Her pupils widened until her eyes were completely black except for a tiny rim of emerald. “I need to go back, don’t I?”
“You could head to Tahiti or Australia. Take a year off.” Fear and frustration ramped up the tension in the cab. The electricity that snapped between them shorted out his nerves.
“I can’t run away from this forever,” she said quietly.
He watched her for a long moment, his mouth so dry he could barely speak. “Then, yeah, we need to go back.”
“We?” Sunlight glistened in her hair. “You’re coming with me?”
He wanted to put his hand over hers. Knew it would be a mistake. He wasn’t the touchy-feely type unless you counted sex, which seemed like a long-forgotten memory. But he kept his promises. Always. He put the car in gear and took Highway 4 to Nanaimo. “I promised Davis if anything ever happened to him, I’d look out for you.”
“I don’t need a babysitter.”
“No, but something tells me you might need someone to watch your back before this is over. Right now, I’m it.”
She crossed her arms over her chest, which unfortunately distracted him from his driving and he nearly ran a red light. He slammed on the brakes and they both lurched forward. Another example of weakness getting you killed. And Anna Silver might prove to be the biggest weakness of all.

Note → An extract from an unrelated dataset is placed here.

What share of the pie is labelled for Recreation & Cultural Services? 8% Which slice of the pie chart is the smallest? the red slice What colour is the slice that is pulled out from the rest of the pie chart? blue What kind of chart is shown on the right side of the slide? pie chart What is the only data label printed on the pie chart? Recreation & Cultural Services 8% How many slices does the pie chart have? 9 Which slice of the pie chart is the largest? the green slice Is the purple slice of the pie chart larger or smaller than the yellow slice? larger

“Do you want me to drive?” she asked, the whole schoolteacher vibe doing it for him in a big way.
He shifted uncomfortably.
Fuck
. It wasn’t like he could admit the truth—that he’d been distracted by her pert breasts outlined in fresh cotton.
Nice, Carver
. She was fourteen years his junior and made driven snow look dirty. Sick bastard.
He cleared his throat. “We have to go to Victoria to pick up those travel documents I mentioned, and I asked my brother to get his fiancée to check your mother’s house. See if the bastards are still there.” He had a plan but he needed help. He just wished he could stash Anna somewhere nice and safe until it was all over. Trouble was, if they’d found him in his remote corner of the Pacific Rim, they could find her anywhere on the island. She had more chance with him than alone. And right now that was the only thing that mattered.

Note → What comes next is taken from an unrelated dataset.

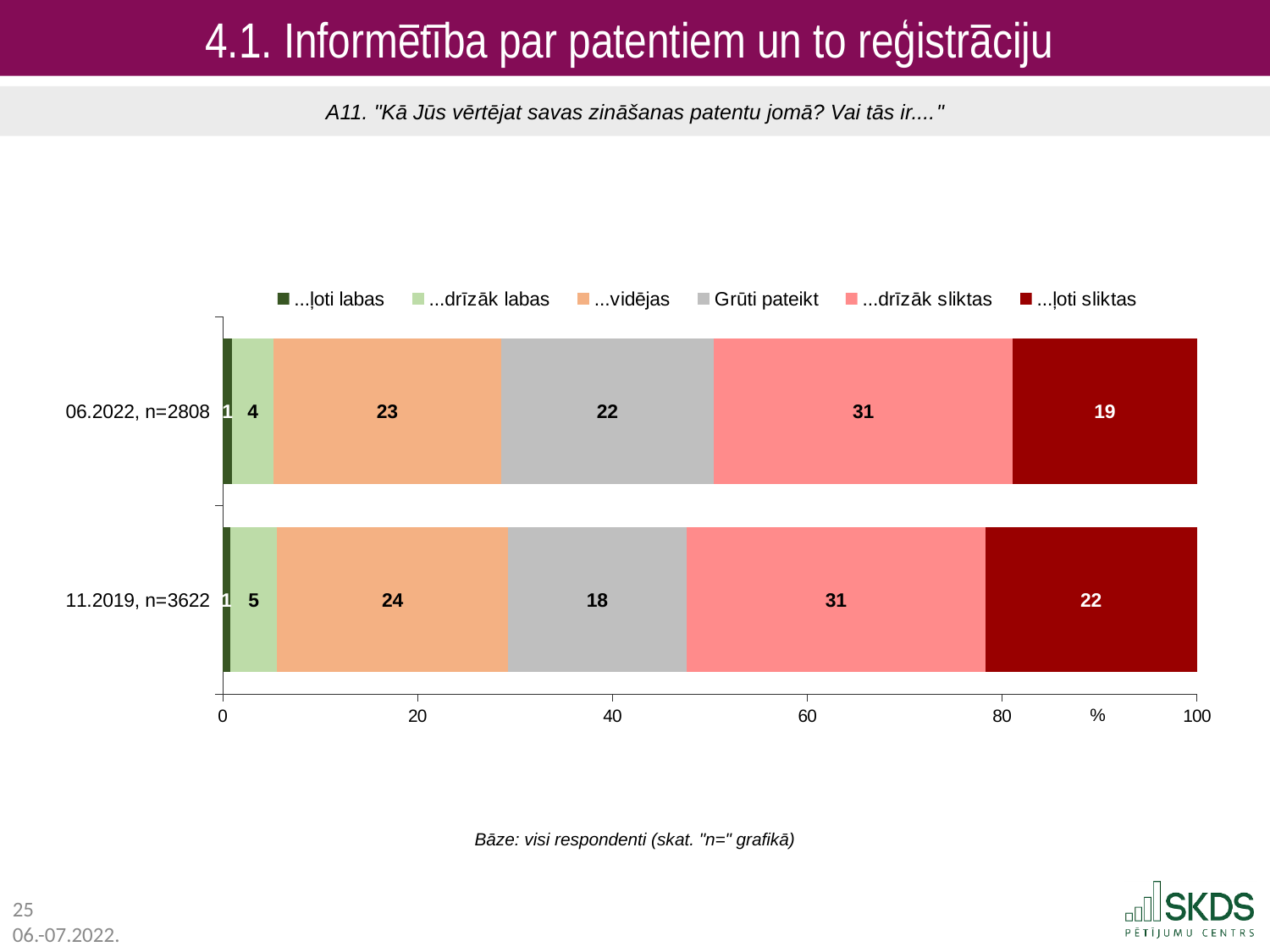
Which segment is the smallest in the 11.2019, n=3622 bar? ...ļoti labas What is the value for "Grūti pateikt" in the 11.2019, n=3622 bar? 18 How many series does the legend list? 6 What kind of chart is shown on the slide? Stacked bar chart Which segment is the largest in the 06.2022, n=2808 bar? ...drīzāk sliktas What is the value for "...drīzāk sliktas" in the 06.2022, n=2808 bar? 31 What is the value for "...ļoti sliktas" in the 06.2022, n=2808 bar? 19 Which bar has the larger "Grūti pateikt" value, 06.2022, n=2808 or 11.2019, n=3622? 06.2022, n=2808 What is the total of the segments in the 06.2022, n=2808 bar? 100 How many bars (survey waves) are plotted in the chart? 2 What is the value for "...drīzāk labas" in the 11.2019, n=3622 bar? 5 What is the difference between the "...ļoti sliktas" values for 11.2019, n=3622 and 06.2022, n=2808? 3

Katherine couldn’t see over Ed’s shoulder. He had his camera glued to his eyeball and was in full paparazzi mode as he shoved his way to the front railing at the stern of the massive cruise ship. She shivered under the bleak sky and wished she’d worn socks and sneakers rather than sandals. She tried to inch her way forward as another rush of air signaled a whale had surfaced not far from the bow, but even when she danced on tiptoes her view was blocked by a solid wall of shoulders. Someone grabbed her arm and drew her in front of them next to the railing—Harvey.